== Extrait du texte ==
━━━━━━━━
Que se passera-t-il en 2028 ? Je n’ai pas encore analysé attentivement les perspectives, mais les monnaies virtuelles pourraient s’avérer le déclencheur d’une crise financière mondiale cette année-là. La valeur des monnaies virtuelles est hautement volatile, et elles ne peuvent pas constituer un moyen d’échange stable. Elles ne posent pas de problèmes tant qu’elles sont traitées comme des produits spéculatifs achetés et vendus par les individus et les sociétés commerciales, mais rien ne pourrait être plus dangereux que de les intégrer dans le système financier, où leurs fluctuations risqueraient de provoquer des contractions brutales de la liquidité quotidienne. Il est essentiel, me semble-t-il, d’imposer des limites à la détention de monnaies virtuelles par les établissements financiers, de façon à tuer dans l’œuf la menace d’une crise.

Si l’emploi du mot « monnaie » dans l’expression « monnaie virtuelle » et dans le terme apparenté « crypto-monnaie » est devenu problématique, c’est parce qu’il risque de générer un excès de confiance dans ces instruments financiers. Une proposition visant à mettre fin à l’emploi de ce mot dans ces deux expressions a été présentée lors d’une réunion des ministres des finances et gouverneurs des banques centrales du Groupe des vingt, et la prochaine session du G20, qui sera présidée par le Japon, devrait envisager de les rebaptiser « crypto-avoirs » (crypto-assets) de façon à cesser d’encourager une confiance injustifiée.

Des voix s’élèvent pour suggérer l’interdiction totale des monnaies virtuelles en raison de leur danger potentiel. Mais je ne pense pas qu’il faille en arriver là. Pour commencer, il est impossible d’interdire toutes les nouvelles monnaies virtuelles. La priorité, me semble-t-il, doit être accordée à la mise en place de dispositifs visant à s’assurer que les gens engagés dans les échanges de ces instruments soient avertis des risques qu’ils encourent.
━━━━━━━━
== Données brutes ==
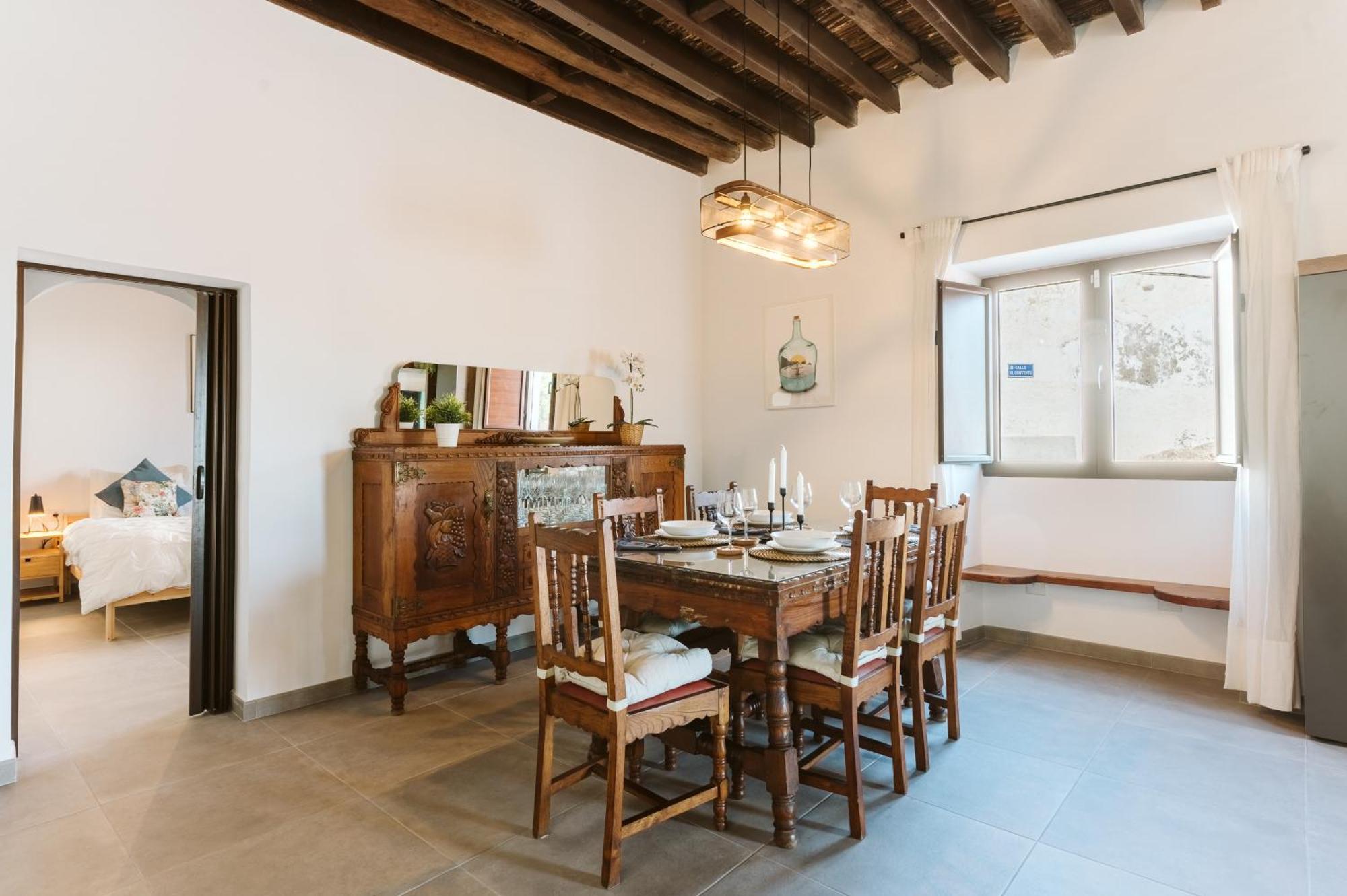 Magec Villa De Arico מראה חיצוני תמונה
━━━━━━━━
== Activité ==
Recopiez le passage du texte sur les monnaies virtuelles, depuis « Des voix s’élèvent » jusqu'à « risques qu’ils encourent. » inclus.

== Réponse ==
Des voix s’élèvent pour suggérer l’interdiction totale des monnaies virtuelles en raison de leur danger potentiel. Mais je ne pense pas qu’il faille en arriver là. Pour commencer, il est impossible d’interdire toutes les nouvelles monnaies virtuelles. La priorité, me semble-t-il, doit être accordée à la mise en place de dispositifs visant à s’assurer que les gens engagés dans les échanges de ces instruments soient avertis des risques qu’ils encourent.